By Jessica van der Boor
Directed by Carolina Markowicz, Pedágio is the story of a mother who can’t seem to come to terms with her son being gay. It showcases the neocolonial religious presence that profits from Brazil's poor communities, selling a “gay cure” in the name of an implied Brazilian traditional family that the film denounces. A drama, mixed with theft action and humour, that uses a quasi-camp background to reveal the crapulous ridiculousness of the local church’s practices.
In the Brazilian city of Cubatão, a country town in the state of São Paulo, Suellen (Maeve Jenkins) is ashamed of her son Tiquinho (Kauan Alvarenga). In his pink-coloured room, lighted by what his mother describes as “swinger clubs disco balls,” the 17-year-old boy records videos dubbing to his favourite Black American female artists of the 50s-60s—music introduced to him by Suellen’s former employee. At Suellen’s current workplace, a toll station, her colleague comments on how she needs to “fix” her son. Her WhatsApp groups are fomented by ridiculing Tiquinho’s videos. Tiquinho’s self-expression needs to stop, no matter the fact that he goes to school, works night shifts, and sells beauty products through his videos to get an extra income. His sexuality seems to be a bigger problem.
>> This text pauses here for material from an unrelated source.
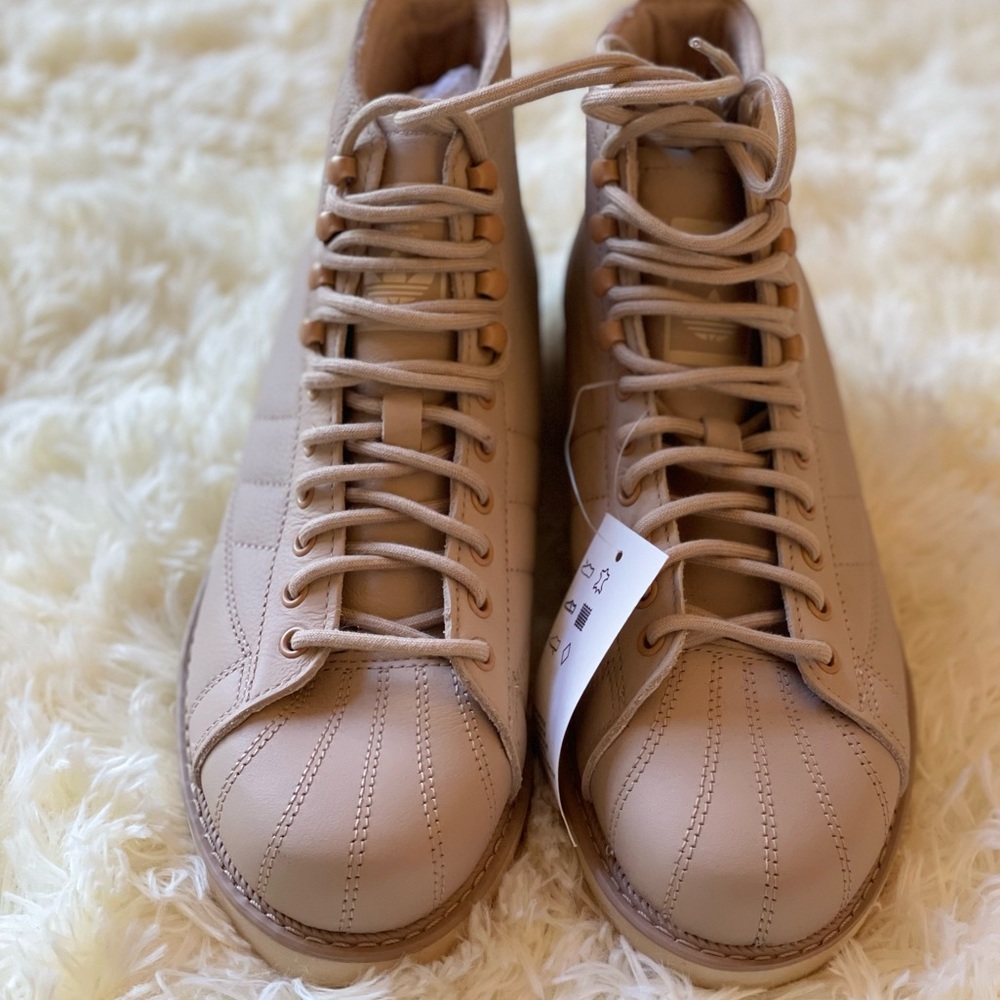 Adidas Superstar boot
Tiquinho rightfully brings power to his dubbed words, to the intersectionality that it is his being, and the words of the American singers resonate through him. Tiquinho reflects a new self-assured generation of a Brazilian queer youth who is no longer full of shame. The shame now has been forced on the family, shoved by the neo-colonial force we may call the religious groups that have parasitized the country. Meanwhile, the church feels no shame, but rather, it sees opportunity. Suellen is desperate, she wants to afford a treatment to “cure” her son of his sexuality, making her embrace a life of burglary, influenced by her boyfriend Arauto (Thomas Aquino). Together, they embark in robbing the ostentatious cars that go through her toll station. It is not Jenkins’ and Aquino’s first work together, and they are always a force of nature. Subtlety that reveals much. Brazilian films manages to speak a lot through the power of portraying everyday life, through the complexity of the simplicity, and director Carolina Markowicz wittingly accomplishes this.
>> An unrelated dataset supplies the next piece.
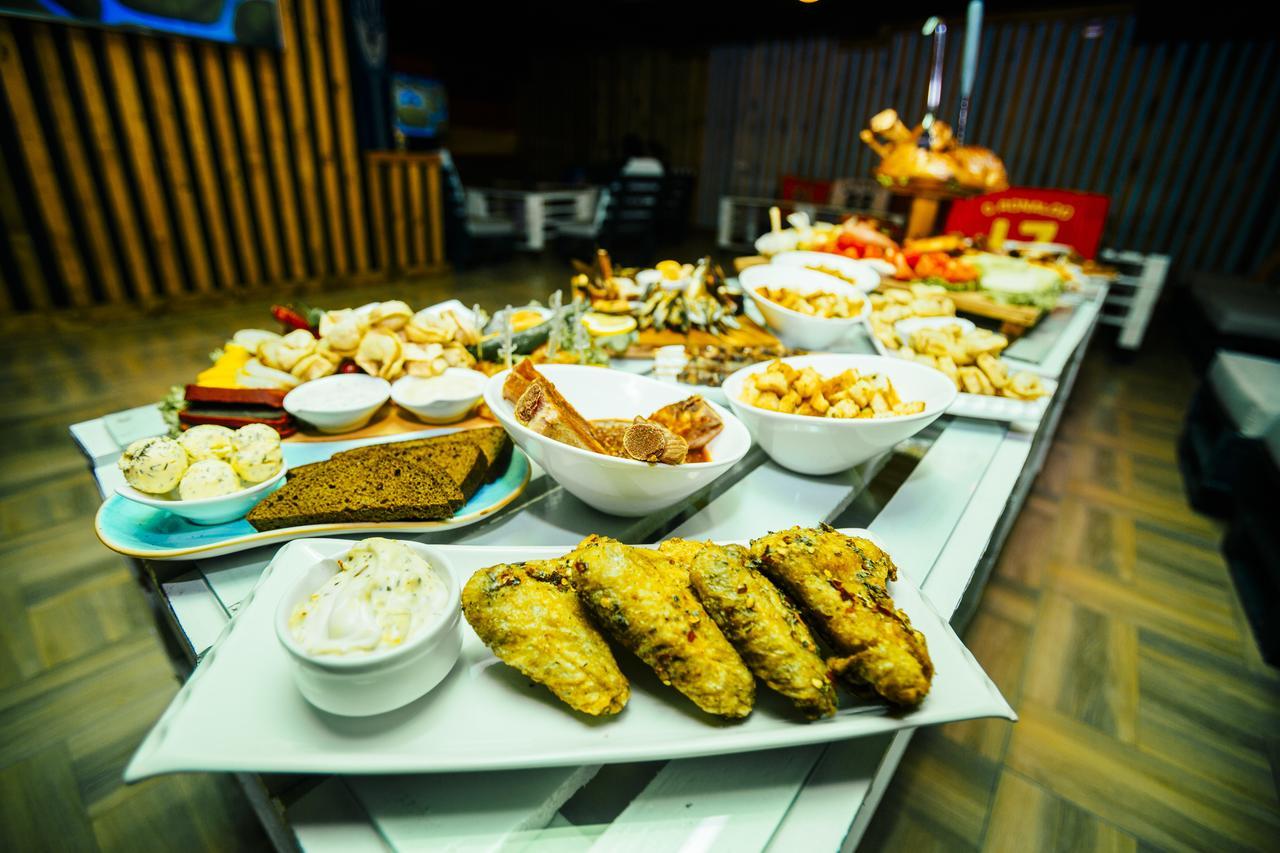 Batus Hotel Batumi Luaran gambar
“After they turn eighteen, it is much harder to remove Satan.” That’s what they say to convince Suellen that she needs to enrol Tiquinho in the “gay cure” course that costs 2,000 Brazilian Real (roughly, two times the monthly minimum wage). The landscape of the film says much with only the tumbling of the big industrial plants. In a working-class town, the sky is being beaten alive by the flames of materials I wouldn’t be able to name. Here, hell is the place created by men. The place once green is burning with false morals, sold virtues, and Suellen smokes from these flames. The religious smoke is as camp as one can imagine. A gigantic sculpture of an unclothed mermaid lays outside the church grounds. Inside, the walls are neon coloured, like an aquarium. If there is a shark, it is the Pastor, a gringo Portuguese man (Isac Graça) who claims to have found a special cure for homosexuality. In one of the assignments, Tiquinho needs to transform a clay-made genitalia into the opposite sex’s one. It’s bizarre, and then revolting.
It is not a film that delves deep into the consequences that these kinds of treatments have for marginalized queer youth in Brazil, but it is one that well discusses the mechanisms which trap parents on false morality. Markowicz celebrates queer youth that will not back down, gay kids who continue to find love in the least accepting places. The director foregrounds the adolescents that beg their parents to come home from the religious flame that consumes itself by capitalizing on discrimination. Even when mothers still refuse to use the word gay, the film mouths these letters on behalf of all the kids who continue to spell it.